Throughout the process we had to restrain DeeDee from eating them before they could be counted. I won't equate this with getting Neil Armstrong onto the lunar surface, but it wasn't an easy mission either. Here's what the color distribution looked like:

piechart

Remember our second-place prize (drone!) was for guessing the number of just the red M&Ms. You can see from our sample that the colors are not distributed evenly.* (NB getting that 20% wedge to be green and the 17% to be yellow etc. was a lot harder than it should be. Shame on you Excel.)

Well, at the end of the event we had 564 (readable) entries. Before we get to the total M&Ms, let's look at the question of how many red M&Ms there are/were. Being a nerd, I thought--looking at a box of contest entries--"Ooh! a data set!" and so of course I had to do some analysis.
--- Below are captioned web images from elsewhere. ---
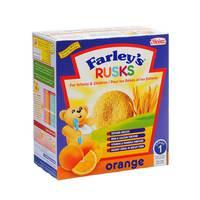 فارليز بسكويت برتقال 300 جرام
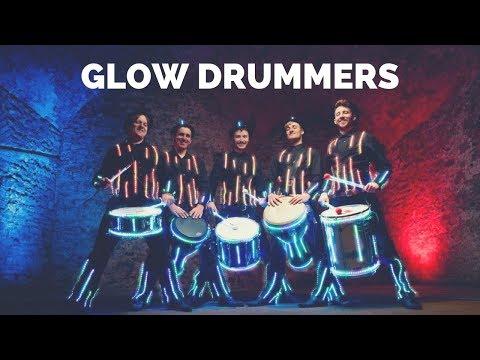 Glow Drummers Video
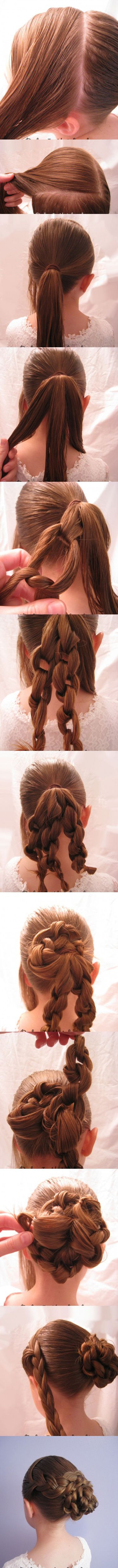 13 Rather Simple Bun Hairstyles Tutorials for 2014 | Pretty Designs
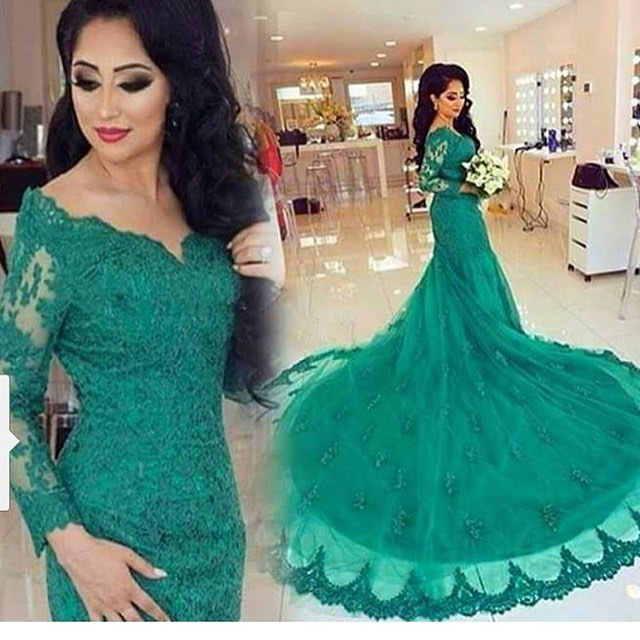 Turquoise Mermaid V Neck Lace Applique Long Sleeve Chapel Train Dubai Arabic Style Evening Gown Mother Of The Bride Dresses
Looking above at the jar of M&Ms, I think it's reasonable to assume most estimators started with their best guess of the total number of candies, then took a SWAG at the number of red ones by assuming some kind of ratio. If we take all 564 estimates of total M&Ms and just red ones, and express the red ones as a percentage of the total, here's what our entrants thought shown as a distribution histogram:

Image of graph percentages of how many red m&m's are in the jar

Now, given that I already showed you the actual ratio is 8%, it looks like the majority of the guesses are pretty good, that is, they fall between 5 and 10% red/total. Drilling down on just that region shows us this:

Image of graph percentages of how many red m&m's are in the jar

Discarding guesses less than 4% and greater than 10%, you can see--at least in this case--the wisdom of the crowds was a little off, since the most common guess was between 9 and 10%. 

Crowd sourcing 

Speaking of crowd wisdom, let me tell you about Colin, one of our entries (sorry man, you didn't win). Colin bet me that the crowd source estimate would be closer to the actual number than the actual winner would be. His idea was that if we took all the guesses and averaged them, that result would be closer to the truth than any one individual would actually get. So I agreed to check this out. Let's see what we find, shall we?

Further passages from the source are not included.